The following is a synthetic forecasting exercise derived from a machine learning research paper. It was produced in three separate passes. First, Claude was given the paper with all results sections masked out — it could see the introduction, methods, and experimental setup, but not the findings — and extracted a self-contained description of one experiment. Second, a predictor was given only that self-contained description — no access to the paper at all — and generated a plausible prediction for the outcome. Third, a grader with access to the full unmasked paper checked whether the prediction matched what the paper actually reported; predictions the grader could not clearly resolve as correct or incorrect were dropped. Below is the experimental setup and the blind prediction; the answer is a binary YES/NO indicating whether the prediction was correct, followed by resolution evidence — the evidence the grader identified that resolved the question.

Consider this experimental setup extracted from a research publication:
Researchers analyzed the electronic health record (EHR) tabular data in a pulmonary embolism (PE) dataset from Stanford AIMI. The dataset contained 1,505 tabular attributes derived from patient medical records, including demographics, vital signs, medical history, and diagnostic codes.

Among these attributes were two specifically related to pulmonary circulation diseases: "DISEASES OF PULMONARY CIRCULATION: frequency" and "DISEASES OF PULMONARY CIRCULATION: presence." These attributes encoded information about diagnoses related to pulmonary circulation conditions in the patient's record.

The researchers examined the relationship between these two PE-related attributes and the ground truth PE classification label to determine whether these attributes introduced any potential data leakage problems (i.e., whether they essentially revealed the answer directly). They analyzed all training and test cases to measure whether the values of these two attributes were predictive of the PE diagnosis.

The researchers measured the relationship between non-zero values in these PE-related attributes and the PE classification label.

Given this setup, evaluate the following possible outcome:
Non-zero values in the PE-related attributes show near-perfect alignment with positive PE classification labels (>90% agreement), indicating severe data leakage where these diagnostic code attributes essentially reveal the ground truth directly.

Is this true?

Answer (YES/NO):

*Required work*: All lines from the one with "Non-zero values in the PE-related" to the end of the records must be set down exactly. Skip every line before it.

*Exercise answer*:
Non-zero values in the PE-related attributes show near-perfect alignment with positive PE classification labels (>90% agreement), indicating severe data leakage where these diagnostic code attributes essentially reveal the ground truth directly.

Is this true?

Answer (YES/NO):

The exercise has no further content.